● Task objective: The whole listing, pictures aside, should be reproduced exactly.

● Available data:
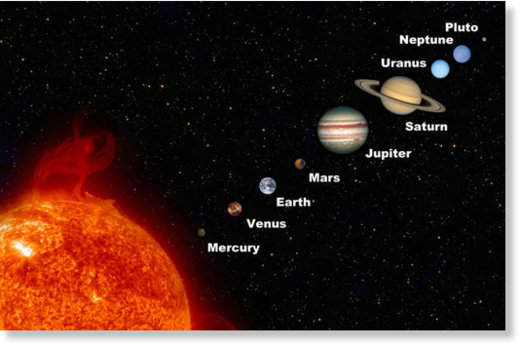 Mercury, Venus, Saturn, Mars and Jupiter will align for first time in a decade 569b9af61f000050002160e8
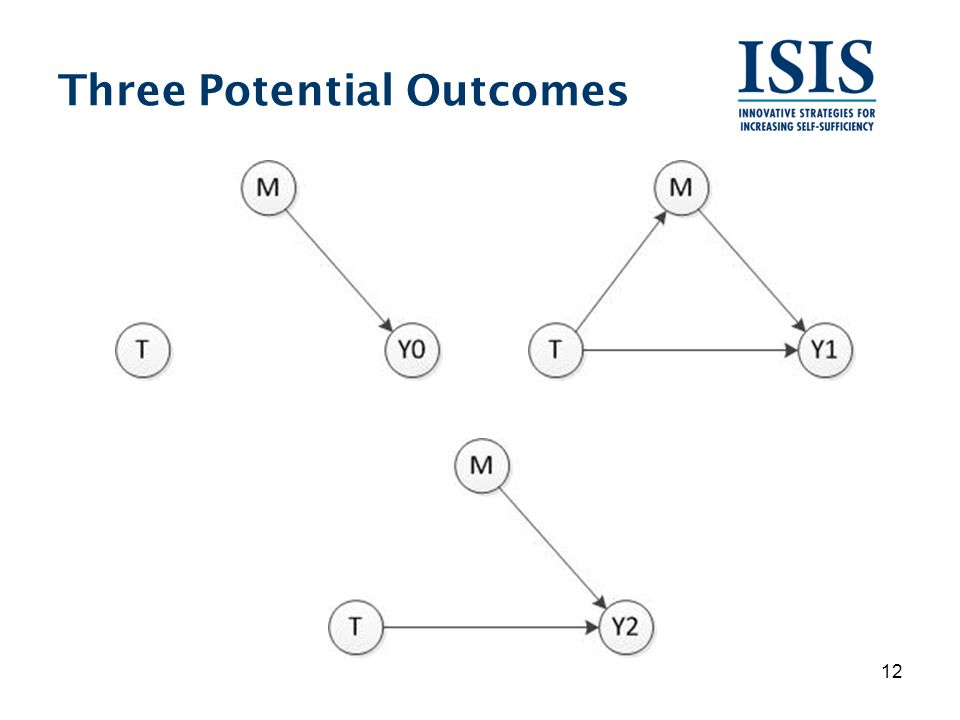 Three Potential Outcomes 12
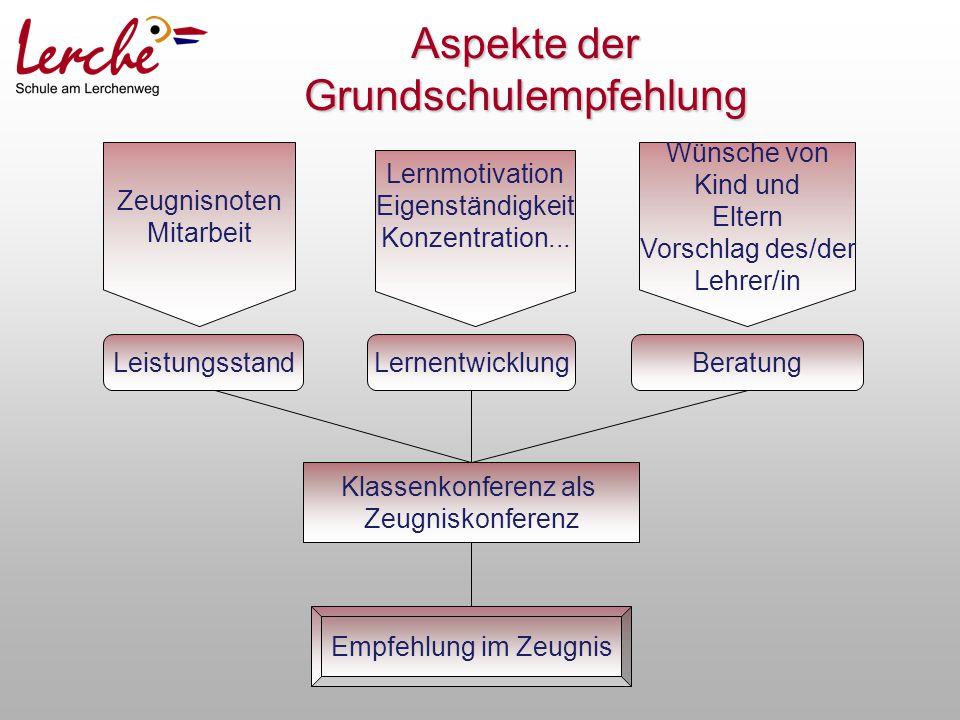 LeistungsstandLernentwicklungBeratung Klassenkonferenz als Zeugniskonferenz Empfehlung im Zeugnis Zeugnisnoten Mitarbeit Lernmotivation Eigenständigke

● Written reply:
 Mercury, Venus, Saturn, Mars and Jupiter will align for first time in a decade 569b9af61f000050002160e8
 Three Potential Outcomes 12
 LeistungsstandLernentwicklungBeratung Klassenkonferenz als Zeugniskonferenz Empfehlung im Zeugnis Zeugnisnoten Mitarbeit Lernmotivation Eigenständigke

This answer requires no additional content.